Red Bull team boss Christian Horner has taken back the blame he attached to Mark Webber for the notorious Turkish Grand Prix incident that occurred between Webber and Sebastian Vettel.

Horner implied after the accident that Webber should have given Vettel more room, and that Vettel as the faster of the two should have gone through. This was incredible stuff to millions of fans and quite a few pundits, who believed that the blame for the crash was wholly Vettel’s.

But today Horner told the BBC that to attach blame to Webber was an error.

“I think it was a mistake – if blame was adjudged to have been placed on Mark – because I think it was a racing incident,” said Horner. “Certainly the view that I took was that the drivers should have given each other more room, that they should as team-mates have more respect for each other.”

Horner also alluded to comments made by team adviser Helmut Marko, who also blamed the Australian immediately after the race.

“The problem is in the heat of the moment immediately after the event, a couple of opinions were made without sight of all of the facts, and that’s subsequently been dealt with. It’s wrong for us as a team to apportion blame. We back both drivers equally. I think they both got themselves into a situation which was arguably a bit over the limit.
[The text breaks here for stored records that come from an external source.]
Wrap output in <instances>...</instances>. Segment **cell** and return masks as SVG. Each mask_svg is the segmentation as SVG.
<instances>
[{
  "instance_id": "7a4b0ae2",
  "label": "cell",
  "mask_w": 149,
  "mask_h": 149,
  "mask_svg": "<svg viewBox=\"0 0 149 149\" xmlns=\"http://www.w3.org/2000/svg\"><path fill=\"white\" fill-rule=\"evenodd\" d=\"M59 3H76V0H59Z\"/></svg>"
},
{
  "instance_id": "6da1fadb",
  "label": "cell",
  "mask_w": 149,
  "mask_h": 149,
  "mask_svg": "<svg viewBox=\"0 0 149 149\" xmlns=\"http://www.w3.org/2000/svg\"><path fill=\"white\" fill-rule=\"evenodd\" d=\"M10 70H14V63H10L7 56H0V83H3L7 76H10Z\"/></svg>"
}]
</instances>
“The result was that both of them found themselves in a situation that they didn’t really want to be in, the result was contact and a big loss of points and a gift of points to our rivals.”

Horner has yet to concede that he instructed Mark Webber’s race engineer Ciaran Pilbeam to tell his driver to let Vettel pass him, a message that Pilbeam refused to give to Webber, though it has been reported that that was the case. More controversy has emerged in recent days, specifically concerning why Vettel’s engine settings were higher than Webber’s at that period of the race. But Horner was not to be drawn.

He also did not refer to the post-race spat in which himself and Marko are said to have confronted Webber and Pilbeam.

But the Englishman did clarify that in future, Red Bull drivers would be allowed to race each other free of any pitwall instruction, as long as they did not endanger the team’s result.

“We won’t be instructing one driver or another to concede or overtake, it’s down to what they do on the circuit,” Horner stated. “I think both drivers have learnt a great deal from the events in Istanbul. They will be racing each other quite possibly this weekend in Montreal.

“The most important thing as team-mates is that they respect the fact that they drive for the team, which I believe they do, and if they find themselves in that situation again, that they don’t push each other quite so hard.”